The other concern I had (due to my inability to read complex math) is how you define the "benchmark" for the decision. Specifically, your EPV, theoretically, should allow you to identify the "best" decision in each case - but clearly you're not using this as the benchmark (otherwise, any decision by the players would change EPV only by 0 or less). Instead, I assume, you model imperfect player decision process, and compare whatever "average" decision you think a typical player would make to the actual decision made. I'm not sure how exactly you defined the "typical" decision, but it seems a very fragile part of the model.
In general, we appreciate the reader's critical eye, especially the questions about how robust or fragile our metrics are to particular choices. Long story short, we don't think these represent fragility, so much as they represent different questions that you might try to answer about basketball.

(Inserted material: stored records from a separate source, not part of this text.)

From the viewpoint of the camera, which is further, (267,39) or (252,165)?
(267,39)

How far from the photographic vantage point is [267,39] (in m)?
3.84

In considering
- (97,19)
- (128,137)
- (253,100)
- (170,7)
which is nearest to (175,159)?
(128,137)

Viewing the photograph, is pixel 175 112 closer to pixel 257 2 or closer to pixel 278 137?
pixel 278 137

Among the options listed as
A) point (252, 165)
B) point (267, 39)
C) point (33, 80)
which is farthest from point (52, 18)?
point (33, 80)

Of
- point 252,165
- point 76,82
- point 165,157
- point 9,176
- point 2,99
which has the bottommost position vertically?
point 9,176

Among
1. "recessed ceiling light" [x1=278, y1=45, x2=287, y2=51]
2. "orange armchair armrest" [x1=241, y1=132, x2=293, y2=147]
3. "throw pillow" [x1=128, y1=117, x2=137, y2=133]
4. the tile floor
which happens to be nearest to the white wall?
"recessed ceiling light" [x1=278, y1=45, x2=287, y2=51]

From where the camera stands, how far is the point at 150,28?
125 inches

We made some very specific choices about questions of exactly this type while designing the methodology, so this email gives us a great opportunity to talk about some of the deeper thought process that went into the EPV paper.
The reader's points strike at the heart of the problem of evaluating decisions and players in sports analysis. There are key distinctions between knowing how much a given situation in a basketball game is worth, knowing how much a single decision is worth, and knowing what a player is worth.

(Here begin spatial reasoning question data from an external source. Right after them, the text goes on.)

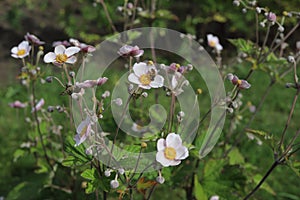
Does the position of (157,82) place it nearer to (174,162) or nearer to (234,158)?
(174,162)

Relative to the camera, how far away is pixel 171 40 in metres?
4.00

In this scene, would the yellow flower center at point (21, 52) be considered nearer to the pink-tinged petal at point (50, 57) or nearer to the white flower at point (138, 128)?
the pink-tinged petal at point (50, 57)

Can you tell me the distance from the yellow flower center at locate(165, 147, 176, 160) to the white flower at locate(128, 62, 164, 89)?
0.21 meters

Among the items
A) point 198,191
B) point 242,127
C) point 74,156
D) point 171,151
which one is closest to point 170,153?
point 171,151

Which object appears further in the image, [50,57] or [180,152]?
[50,57]

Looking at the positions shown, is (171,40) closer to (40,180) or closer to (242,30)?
(242,30)

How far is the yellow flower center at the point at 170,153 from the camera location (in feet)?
4.54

By definition, EPV directly answers the first question. This is the easiest of the three questions because it’s completely a function of observed data — essentially, the model finds a nice way to pool information about possessions that also passed through the situation in question, and look at the average outcome. EPV’s mission is to incorporate as much information as is available at a given moment to answer this question.
(Aside: To answer the reader’s first point: we designed EPV precisely so that player skill would be “baked in” at the moment that a really good player A gains control of the ball — the scenario that he raises where EPV always spikes after player A makes a decision with the ball is exactly what we designed EPV to avoid. We incorporate a huge amount of information about how a player's skills and tendencies interact with the situations he’s faced with to make the underlying model as aware as possible of how “good” player A is.)
We do think that EPV can be a major building block in answering questions about individual decision value and player value, but having a good EPV estimate can’t answer these questions on its own. These questions are harder because, to give coherent answers to them, we have to compare the actions that we saw on the court to the actions that could have happened — we call these counterfactuals.
Evaluating a single decision is relatively simple here and the model we used for EPV breaks this down (we think) very elegantly: at every moment in a possession, we look at all of the options that a player has and assign each one a point value. We can then ask whether the player took the highest value option that was available to him. We do perform comparisons of the options a player had in our ShotSatistfaction metric, and I think this speaks to the reader’s point about evaluating the decision a player actually made against the "optimal" one.
Evaluating a full player is by far the hardest question here, because the counterfactual is hard to define. When you say a player is worth $x$, this raises the question, “compared to whom?” A team isn’t going to go out and play with just 4 players, so you need to define a benchmark to compare a player against. Do you want to compare a player against whomever would come off the bench to replace him? The best trade prospect? The first pick in the draft? Each of these comparisons could be useful in the context of a given decision, and each of these gives a very different answer about a player’s value. The point is that there’s no single “true” value of a player without defining this comparison — this isn’t a matter of fragility, it’s just the fact that these are all different questions with different answers. In the EPV paper, we presented EPVA using a “default” baseline of the average player, defined in terms of the average tendencies of all NBA players who faced similar situations. It gives a general sense of a player’s overall decision-making, but isn’t optimal for any single decision that, say, a GM would want to make. In that sense, the metric is purely demonstrative, and true stakeholders should be substituting in whatever benchmark is most appropriate.